====== TEXT EXCERPT ======

= Taichi Yamada =

Japanese writer (1934–2023)

Taichi Yamada (山田 太一, Yamada Taichi) was a Japanese screenwriter and novelist. His real name was Taichi Ishizaka (石坂 太一, Ishizaka Taichi).

==Early life ==
Yamada was born in Asakusa, Tokyo, a setting used in his novel Ijintachi to no natsu. He attended Waseda University before entering the Shōchiku film studios, where he trained as an assistant director under Keisuke Kinoshita.

== Scriptwriting career ==
Yamada left the company at age 30 to focus on writing scripts for television dramas, penning such successful series as Kishibe no arubamu and Fuzoroi no ringotachi. He also wrote scripts for film and the stage.

== Novelist career and adaptations ==
As a novelist, his novel Ijintachi to no natsu (異人たちとの夏), published in 1987, won the Yamamoto Shūgorō Prize. It was translated into English, in 2003, as Strangers. Another Yamada novel, In Search of a Distant Voice, was translated and published in 2006 from a novel originally published in Japan in 1989. A third Yamada novel, I Haven't Dreamed of Flying for a While (飛ぶ夢をしばらく見ない, Tobu yume o shibaraku minai) was translated into English and published in 2008.

The first film adaptation of Strangers, The Discarnates, competed for the Golden St. George at the 16th Moscow International Film Festival in July 1989 and won other select film awards. The second film adaptation, All of Us Strangers, premiered at Telluride Film Festival in August 2023 and also went on to be nominated for and win many film awards.

====== DATA EXCERPT ======

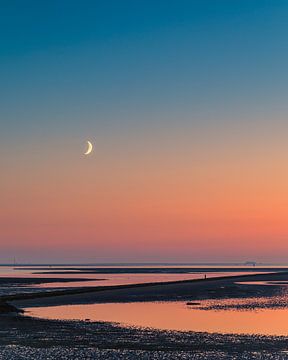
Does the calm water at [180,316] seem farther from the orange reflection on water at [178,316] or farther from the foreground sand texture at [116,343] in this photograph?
the foreground sand texture at [116,343]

======

* REQUEST 1:
In the Taichi Yamada article, turn the paragraph beginning "As a novelist" into a short bulleted list that keeps its main facts.
* REQUEST 2:
Write out everything in the Taichi Yamada article from "Japanese writer (1934–2023)" down to "and the stage.", changing "television dramas" to "TV dramas".

* FINAL RESULT 1:
- Ijintachi to no natsu (異人たちとの夏): published in 1987, won the Yamamoto Shūgorō Prize, and was translated into English as Strangers in 2003.
- In Search of a Distant Voice: first published in Japan in 1989, then translated and published in 2006.
- I Haven't Dreamed of Flying for a While (飛ぶ夢をしばらく見ない, Tobu yume o shibaraku minai): translated into English and published in 2008.

* FINAL RESULT 2:
Japanese writer (1934–2023)

Taichi Yamada (山田 太一, Yamada Taichi) was a Japanese screenwriter and novelist. His real name was Taichi Ishizaka (石坂 太一, Ishizaka Taichi).

==Early life ==
Yamada was born in Asakusa, Tokyo, a setting used in his novel Ijintachi to no natsu. He attended Waseda University before entering the Shōchiku film studios, where he trained as an assistant director under Keisuke Kinoshita.

== Scriptwriting career ==
Yamada left the company at age 30 to focus on writing scripts for TV dramas, penning such successful series as Kishibe no arubamu and Fuzoroi no ringotachi. He also wrote scripts for film and the stage.